Текст для чтения:
Согласно этому, первая часть является прямым, вторая - косвенным доказательством, что теология есть антропология; вторая часть тесно связана с первой и не имеет самостоятельного значения. Ее цель - доказать только, что смысл, в котором там понимается религия, должен быть правильным, потому что противоположный смысл есть бессмыслица. Короче: в первой части я имел дело главным образом с религией, а во второй с т е о л о г и е й, - я говорю: главным образом, потому что и в первой части мне иногда приходилось касаться теологии, а во второй - религии. Но многие ошибаются, предполагая, что я имел в виду только обыкновенную теологию, от которой я. напротив, старался держаться как можно дальше, ограничиваясь самым существенным, самым строгим, самым необходимым определением предмета. Так, напр., рассматривая таинства, я остановился только на двух, потому что в строгом смысле, согласно толкованию Лютера, есть только два таинства. (Лютер, ч. XVII стр. 558). Следовательно, я ограничивался только тем определением, которое сообщает предмету общий интерес, возвышает его над ограниченной сферой теологии, и таким образом я имел в виду умозрительную теологию или философию. Я говорю теологию, а не теологов; ибо я умею останавливаться всюду только на том, что составляет primam causam, оригинал, а не копию, принципы, а не личности, род, а не индивидов, объекты истории, а не объекты chronique scandaleuse.
Если бы моя книга заключала в себе только вторую часть, то можно было бы упрекнуть меня в исключительно отрицательной тенденции, и положение "религия есть ничто, нелепость" принять за существенное содержание ее. Но я не говорю: Бог есть ничто, Троица ничто, Слово Божие ничто и т. д. (поступить так было бы весьма легко). Я показываю только, что они не то, чем они являются в иллюзии теологии, что они не иноземные, а родные нам мистерии человеческой природы. Я показываю, что религия принимает мнимую, поверхностную сущность природы и человечества за их истинную, внутреннюю сущность, а их истинную, эзотерическую сущность представляет себе в качестве другого, особого существа, благодаря чему все религиозные определения Бога, напр., определения Слова Божия по крайней мере, не отрицательные в вышеуказанном смысле - определяют или объективирует только истинную сущность человеческого слова. Упрек в том, что по смыслу моей книги религия является бессмыслицей, ничем, чистой иллюзией, имел бы основание только тогда, если бы я назвал бессмыслицей, чистой иллюзией то, к чему я свожу религию, что я считаю ее истинным предметом и содержанием, т. е. человека, антропологию. Но я далек от того, чтобы придавать антропологии ничтожное или хотя второстепенное значение - такое значение свойственно ей лишь постольку, поскольку ей противопоставляется теология, как нечто высшее. Низводя теологию на степень антропологии, я возвышаю антропологию до теологии подобно христианству, которое, унизив Бога до человека, сделало человека Богом - хотя и далеким от человека, трансцендентным, фантастическим Богом. Поэтому и самое слово антропология понимается мною не в смысле Гегелевской или иной философии, а в бесконечно более высоком и всеобщем смысле.
Религия есть сон человеческого духа: но и во сне мы находимся не на небе, а на земле - в царстве действительности: только мы видим предметы не в реальном свете необходимости, а в чарующем, произвольном блеске воображения. Я только открываю религии и спекулятивной философии или теологии глаза, или вернее, расширяю ее несколько одностороннюю точку зрения, т. е. превращаю предмет воображаемый в предмет действительный.

Что сделать:
1 – Изложите текст о теологии и антропологии в двух предложениях.
2 – Пожалуйста, перепишите из текста о теологии и антропологии всё от слов "Религия есть сон" и до слов "в предмет действительный.".

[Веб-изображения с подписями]
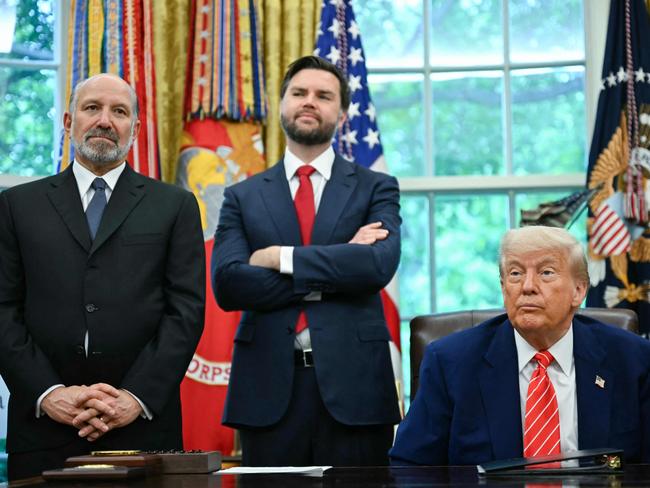 US President Donald Trump makes a trade announcement as Secretary of Commerce Howard Lutnick and Vice President JD Vance look on in the Oval Office of the White House on May 8, 2025. Picture: AFP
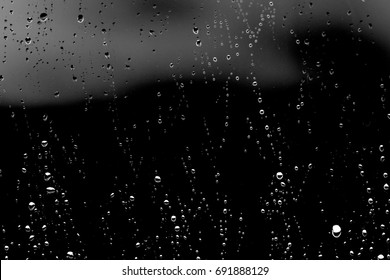 Raindrops On Black Glass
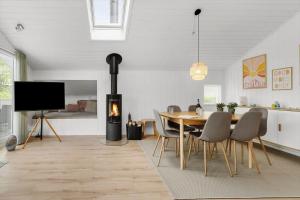 a dining room with a fireplace and a table and chairs at OH551-Hadsund-Ved-Fruerlund-35 in Hadsund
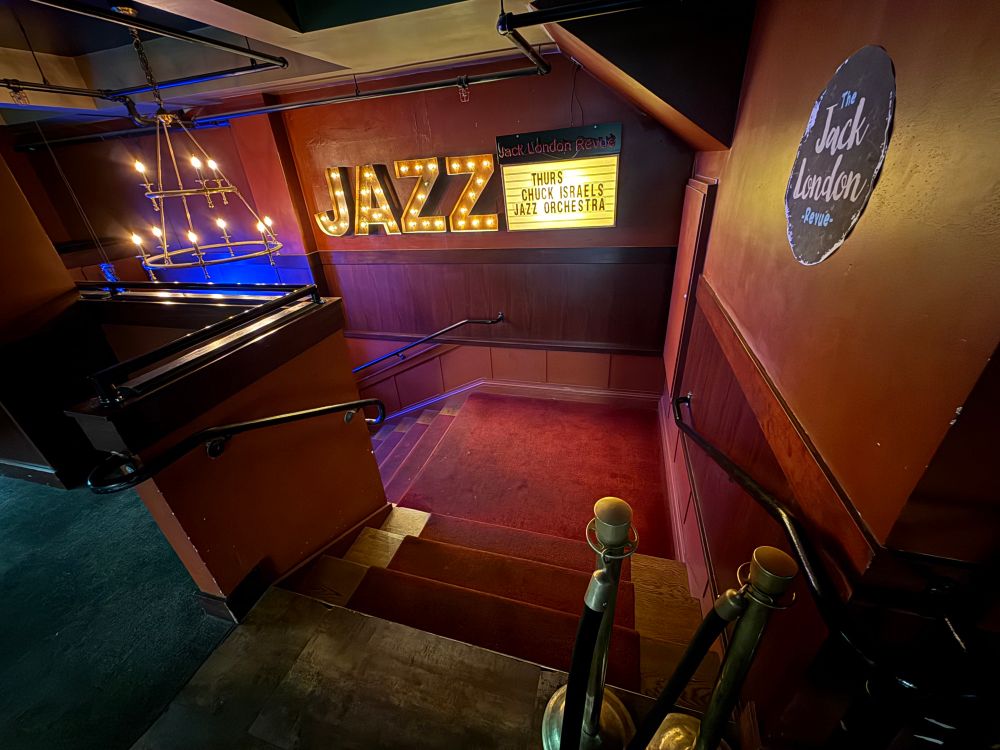 Stairway leading down to Jack London Review in Portland featuring a light up sign that says JAZZ and a marquis board with tonight’s performance by Chuck Israel’s Jazz Orchestra. 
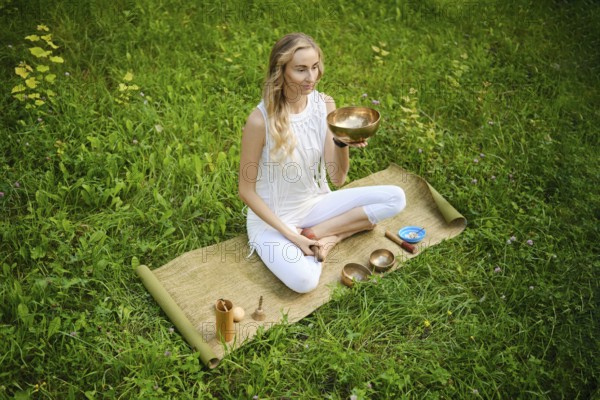 A woman sits cross-legged on a mat in a lush green field, holding a singing bowl. She is fully engaged in a meditative practice, surrounded by additional bowls and calming symbols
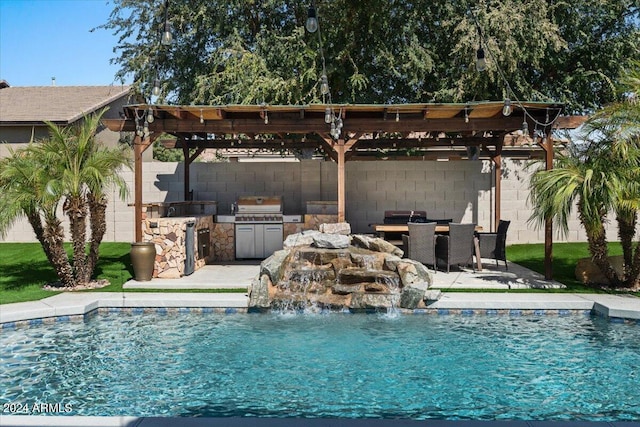 view of swimming pool featuring a grill, an outdoor kitchen, a pergola, pool water feature, and a patio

Ответы:
1 – Первая часть книги прямо, а вторая косвенно доказывает, что теология есть антропология, причем первая посвящена главным образом религии, а вторая — теологии. Религия здесь не объявляется ничем: показано, что ее предметы — родные нам мистерии человеческой природы, и, низводя теологию на степень антропологии, автор возвышает антропологию до теологии.

2 –
Религия есть сон человеческого духа: но и во сне мы находимся не на небе, а на земле - в царстве действительности: только мы видим предметы не в реальном свете необходимости, а в чарующем, произвольном блеске воображения. Я только открываю религии и спекулятивной философии или теологии глаза, или вернее, расширяю ее несколько одностороннюю точку зрения, т. е. превращаю предмет воображаемый в предмет действительный.